En este mundo donde no queda espacio para proclamas solemnes, ni para credos infantiles, ni para votos de confianza, la única práctica política que se diferencie de escoger un jabón para la hora del baño es salir al encuentro con el otro y escuchar lo que le falta. Habrá que ser paciente. Se trata de un mundo en el que se multiplicarán las carencias y nos faltarán las palabras para describirlas. Se trata también de permitir que el deseo ajeno tenga resonancia en el propio, prestando atención a sus diferencias sin dejar de reconocer en ambos la inalienable igualdad de la falta. Somos iguales en tanto carecemos. ¡Estupendo logro del 1%! Si conseguimos apalabrar nuestras carencias —tarea nada fácil para quienes han vivido en regímenes de silencio—, si podemos hacerlas convivir sin que tengan más en común que el no obtener remedios, podremos construir juntos una frontera frente al que insista en ignorarnos o desautorizarlas. Ante la letanía de los funcionarios del «siempre no por que no hay» o los del «no se puede porque ya estábamos desbordados antes de que usted llegara», podemos ir construyendo un sendero con la insistencia en ver los números —todos los números—, con la imaginación puesta en otras medidas, otras; con la firmeza de hacer saber que no vamos a desaparecer para evitarle a alguien alguna que otra pequeña molestia. Si el discurso de la escasez es la única justificación para el exilio de nuestras pequeñas faltas, la redistribución de lo que sí hay, de lo que está a la vista, es la única respuesta. Se trata de sustituir la tecnocracia del NO, por la política del vamos a ver juntos cómo le hacemos. Esta es la manera como llegan a nuestros días y a nuestras aulas las reverberaciones de una viejísima onda expansiva que tiene aún cuentas por saldar.
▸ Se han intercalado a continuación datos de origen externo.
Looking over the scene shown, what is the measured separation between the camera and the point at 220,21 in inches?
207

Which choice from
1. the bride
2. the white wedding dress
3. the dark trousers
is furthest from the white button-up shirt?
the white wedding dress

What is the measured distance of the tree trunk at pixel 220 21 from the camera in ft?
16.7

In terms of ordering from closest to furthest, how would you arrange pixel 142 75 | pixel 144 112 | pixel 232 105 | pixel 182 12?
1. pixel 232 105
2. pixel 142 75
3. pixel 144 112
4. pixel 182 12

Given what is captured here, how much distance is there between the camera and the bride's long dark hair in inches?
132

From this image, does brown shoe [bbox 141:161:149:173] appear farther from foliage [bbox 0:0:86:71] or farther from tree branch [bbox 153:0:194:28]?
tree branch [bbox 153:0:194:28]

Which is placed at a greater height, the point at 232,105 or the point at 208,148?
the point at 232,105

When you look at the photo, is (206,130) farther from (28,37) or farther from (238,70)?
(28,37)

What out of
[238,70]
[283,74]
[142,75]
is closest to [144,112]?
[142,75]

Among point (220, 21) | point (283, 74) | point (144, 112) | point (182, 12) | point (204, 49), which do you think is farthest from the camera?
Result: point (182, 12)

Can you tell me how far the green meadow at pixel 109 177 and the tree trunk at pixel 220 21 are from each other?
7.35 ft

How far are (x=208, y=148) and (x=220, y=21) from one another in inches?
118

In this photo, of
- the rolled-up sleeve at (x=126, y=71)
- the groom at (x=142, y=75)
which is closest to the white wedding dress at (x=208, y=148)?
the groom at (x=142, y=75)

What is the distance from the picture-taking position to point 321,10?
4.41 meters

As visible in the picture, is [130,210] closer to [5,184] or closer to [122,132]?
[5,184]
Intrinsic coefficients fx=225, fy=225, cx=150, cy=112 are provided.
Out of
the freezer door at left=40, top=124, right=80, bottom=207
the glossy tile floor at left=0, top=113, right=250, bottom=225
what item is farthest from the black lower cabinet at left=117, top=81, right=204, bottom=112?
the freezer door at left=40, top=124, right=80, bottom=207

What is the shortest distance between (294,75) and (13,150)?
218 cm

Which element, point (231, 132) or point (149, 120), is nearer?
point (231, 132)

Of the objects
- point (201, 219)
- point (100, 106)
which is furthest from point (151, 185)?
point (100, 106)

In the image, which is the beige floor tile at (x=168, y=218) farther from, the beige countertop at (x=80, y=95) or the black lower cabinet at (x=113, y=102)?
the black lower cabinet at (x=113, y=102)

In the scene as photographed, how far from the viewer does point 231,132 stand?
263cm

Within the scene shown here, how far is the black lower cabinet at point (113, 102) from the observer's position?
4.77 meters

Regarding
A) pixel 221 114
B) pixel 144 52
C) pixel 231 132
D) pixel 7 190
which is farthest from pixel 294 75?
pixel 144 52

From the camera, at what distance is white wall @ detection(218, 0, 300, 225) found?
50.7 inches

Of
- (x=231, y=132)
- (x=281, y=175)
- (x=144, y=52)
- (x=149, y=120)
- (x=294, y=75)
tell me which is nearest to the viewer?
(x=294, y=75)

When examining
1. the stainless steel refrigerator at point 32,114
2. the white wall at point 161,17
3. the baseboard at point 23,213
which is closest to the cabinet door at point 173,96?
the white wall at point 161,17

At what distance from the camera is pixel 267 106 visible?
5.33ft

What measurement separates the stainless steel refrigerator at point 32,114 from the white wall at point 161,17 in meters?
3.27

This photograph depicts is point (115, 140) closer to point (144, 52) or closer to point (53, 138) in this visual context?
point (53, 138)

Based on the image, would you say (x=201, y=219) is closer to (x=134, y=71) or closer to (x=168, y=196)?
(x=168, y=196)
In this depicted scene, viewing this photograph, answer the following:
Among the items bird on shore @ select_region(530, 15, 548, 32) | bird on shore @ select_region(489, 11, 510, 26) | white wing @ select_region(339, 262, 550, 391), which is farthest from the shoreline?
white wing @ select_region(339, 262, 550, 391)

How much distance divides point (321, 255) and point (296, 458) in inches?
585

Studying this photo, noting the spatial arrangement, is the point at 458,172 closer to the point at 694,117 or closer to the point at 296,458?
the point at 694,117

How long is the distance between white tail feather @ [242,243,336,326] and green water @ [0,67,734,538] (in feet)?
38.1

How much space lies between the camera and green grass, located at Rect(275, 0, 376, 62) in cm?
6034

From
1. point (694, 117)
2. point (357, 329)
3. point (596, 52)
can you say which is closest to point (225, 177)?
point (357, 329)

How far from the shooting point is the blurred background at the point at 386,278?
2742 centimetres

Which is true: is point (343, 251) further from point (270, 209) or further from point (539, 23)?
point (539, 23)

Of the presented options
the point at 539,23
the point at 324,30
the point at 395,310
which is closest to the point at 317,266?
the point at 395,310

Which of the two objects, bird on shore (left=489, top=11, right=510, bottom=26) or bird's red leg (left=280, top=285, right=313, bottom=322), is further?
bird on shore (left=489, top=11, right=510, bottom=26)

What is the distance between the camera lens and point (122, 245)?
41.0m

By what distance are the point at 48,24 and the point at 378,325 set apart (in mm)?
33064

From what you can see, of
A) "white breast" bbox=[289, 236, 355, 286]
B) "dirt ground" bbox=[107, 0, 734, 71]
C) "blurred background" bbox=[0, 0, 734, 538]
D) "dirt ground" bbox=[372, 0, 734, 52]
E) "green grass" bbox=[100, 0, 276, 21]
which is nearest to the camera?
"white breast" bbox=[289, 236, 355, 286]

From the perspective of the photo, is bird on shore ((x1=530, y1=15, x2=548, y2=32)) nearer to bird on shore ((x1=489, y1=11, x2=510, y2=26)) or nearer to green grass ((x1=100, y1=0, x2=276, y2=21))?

El 15 de marzo, en un largo turno de reclamos, los estudiantes sumaron a las mociones que quieren erradicar de la universidad el discrimen, el acoso y la violencia de género, las que piden auditar las finanzas institucionales, las que solicitan alterar el orden de prelación de pagos que la Constitución establece y las que buscan que haya fuentes de agua donde rellenar las botellas que invariablemente se vacían. La sed de unos se sumó a las impaciencias de todos. En el desierto del ultimátum que el representante Sensenbrenner nos dejara —»Es la junta o nada»— en la universidad se expresa claramente la voluntad de multiplicar los espacios para escuchar la nada. Frente a la imposición de una junta que viene a rematar los activos del país para pagar una deuda que, según doña Melba, no tenemos recursos para auditar, los estudiantes ofrecen los nuestros. Frente a las lamentaciones de un gobernador plañidero y más que dispuesto a ponernos a expiar todos los pecados con la aceptación del dictamen ajeno, la universidad dice que puede gobernarse mejor a sí misma. Frente al tapabocas que un experto en finanzas internacionales, un tal Porzecanski, nos propinara al recordarnos lo que nadie olvida, que nunca es momento para estar hablando de soberanías, los estudiantes nos recuerdan en su asamblea que cada una de ellas, además de querida, es siempre soberana.